Ketentuan Tugas:
A: Tulis ulang bagian artikel tentang Xiaomi yang dimulai dari kata-kata "Sore kemarin (21/11), di" dan berakhir setelah "teh, dan kudapan.", dengan mengganti "wartawan" menjadi "jurnalis".
B: Jawablah pertanyaan berikut berdasarkan artikel tentang Xiaomi.
(i) Di lantai berapa dan di tempat apa Alvin Tse memberikan penjelasan?
(ii) Pada bulan apa Alvin Tse bergabung dengan Xiaomi Indonesia sebagai Country Director?
(iii) Apa satu faktor terpenting yang dapat membuat Xiaomi sukses melesat atau gagal menjadi pemimpin pasar?

Kutipan Dokumen:

====

Alvin Tse, Mi gaib, dan tantangan Xiaomi di Indonesia
Sulit dimungkiri, Xiaomi bisa sukses melesat atau gagal menjadi pemimpin pasar karena satu faktor terpenting: dirinya sendiri.
Sore kemarin (21/11), di lantai dua William's Casual Dining, kawasan SCBD, Jakarta, Alvin Tse, Country Director Xiaomi Indonesia, diapit puluhan wartawan yang duduk dalam formasi meja melingkar, menjelaskan isu yang selama ini separuh tabu dibahas secara resmi oleh perusahaannya di Indonesia: Mi gaib. Di luar ruangan, langit Jakarta sedang mendung dan akhirnya hujan. Hari yang murung. Satu per satu dari kami yang sudah menunggu setengah jam lebih dari jadwal undangan, mencoba menghangatkan diri dengan kopi, teh, dan kudapan.
"Saya bergabung dengan Xiaomi Indonesia sebagai Country Director pada bulan Oktober. Kata Indonesia pertama yang saya pelajari adalah gaib," kata Alvin memulai pembicaraan.

====

Data Masukan:
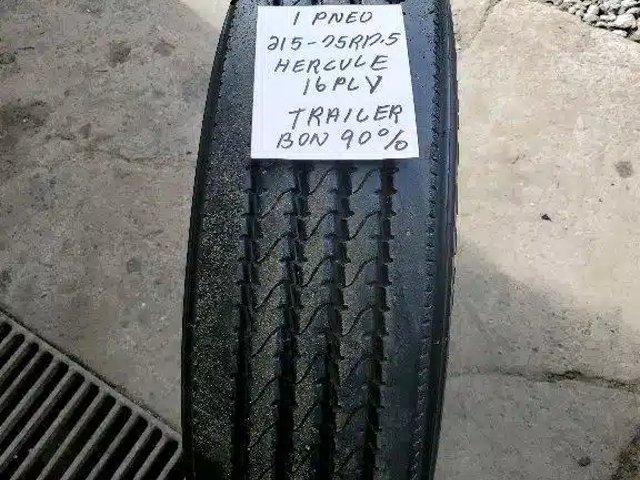 215-75R17.5 Pneus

====

Jawaban Tertulis:
A:
Sore kemarin (21/11), di lantai dua William's Casual Dining, kawasan SCBD, Jakarta, Alvin Tse, Country Director Xiaomi Indonesia, diapit puluhan jurnalis yang duduk dalam formasi meja melingkar, menjelaskan isu yang selama ini separuh tabu dibahas secara resmi oleh perusahaannya di Indonesia: Mi gaib. Di luar ruangan, langit Jakarta sedang mendung dan akhirnya hujan. Hari yang murung. Satu per satu dari kami yang sudah menunggu setengah jam lebih dari jadwal undangan, mencoba menghangatkan diri dengan kopi, teh, dan kudapan.

B:
(i) Di lantai dua William's Casual Dining, kawasan SCBD, Jakarta.
(ii) Pada bulan Oktober.
(iii) Dirinya sendiri.